The International Non-Governmental Organization said, “The Android phone of a student protector was exploited and unlocked by a sophisticated zero-day exploitation chain, which targets Android USB drivers, developed by Celebrighte,” International Non-Governmental Organization, said, discovered a separate case in the middle of 20124.
The vulnerability in the question is CVE-2024-53104 (CVSS score: 7.8), is a case of privilege increase in a kernel component known as USB Video Class (UVC) driver. In December 2024, a patch was addressed for the defect in Linux Karnell. It was later addressed in Android earlier this month.
It is believed that the CVE-2024-53104 was combined with two other flaws-CVE-2024-53197 and CVE-2024-50302- Both have been solved in Linux kernel. They are not yet involved in an Android security bulletin.
- Cve-2024-53197 (CVSS Score: N/A)-An out-of-bounds access actions vulnerable
- Cve-2024-50302 (CVSS Score: 5.5) – An unirrigated resource vulnerability that can be used to leak currency memory
“Exploitation, which targeted Linux kernel USB drivers, enabled celebrity customers with physical access to a lock android device to bypass the lock screen of an Android phone and get a privileged access to the device,” said Amnesty.
“This case highlights how the real -world attackers are exploiting the surface of the USB attack of Android, which take advantage of the wide range of USB kernel drivers supported in Linux kernel.”

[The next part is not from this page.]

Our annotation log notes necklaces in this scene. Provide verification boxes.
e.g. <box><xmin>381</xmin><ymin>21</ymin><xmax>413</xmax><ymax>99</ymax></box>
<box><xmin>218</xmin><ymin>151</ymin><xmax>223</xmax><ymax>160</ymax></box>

After a student protested in Belgrade, a police station and his phone were confiscated on December 25, 2024, named “Weather” to protect their secrecy, named “Vedran”.
Amnesty’s analysis found that exploitation was used to unlock their Samsung Galaxy A32 and authorities attempted to establish an unknown Android application. While the exact nature of the Android app is unclear, Modus Aperandi corresponds to the former novispy spyware infections reported in mid -December 2024.
Earlier this week, Celebress stated that its equipment is not designed to facilitate any kind of aggressive cyber activity and it works actively to reduce the misuse of its technology.
The Israeli company also said that it would no longer allow Serbia to use its software, “We found it appropriate to stop the use of our products by the concerned customers at this time.”